In message <e1wsemc-000dz8...@stenn.ntp.org>, Harlan Stenn writes:

>> I'm actually not certain that it helps, even if you document it.
>> 
>> It's sort of an "administrative" distance and it unfairly penalizes
>> any GNSS in favour of terrestial if you calibrate it according to the
>> original intent...
>
>I'm game to come up with a better plan.  Original intent is good, and
>follow-on improvements are even better.

Internal to NTPns I used a different scheme to pick refclock, each
refclock got one vote for each independent source it had.

This means that GPS almost always wins, since it has one vote for
each sat not thrown out of the solution, whereas for instance
DCF77 or WWVB would only get one vote, there being only one transmitter.

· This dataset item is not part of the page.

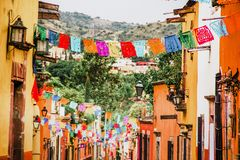 Traditional mexican paper for decoration in streets in Mexico. Vacations in colonial city royalty free stock photo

Propagating something like that directly out of the S1 server is 
probably not sound, we don't want everybody to use the furthest
server in TTL, just because it has a 24 channel GPS receiver.

Likewise, NIST and USNO may have significantly more faith in their
coax cable than the rest of us should have in over-the-air signals.

So all in all, I'm not really sure what we can do automatically with
the root dispersion at S1 level.

At lower levels I think it works more or less as is should.

-- 
Poul-Henning Kamp       | UNIX since Zilog Zeus 3.20
p...@freebsd.org         | TCP/IP since RFC 956
FreeBSD committer       | BSD since 4.3-tahoe    
Never attribute to malice what can adequately be explained by incompetence.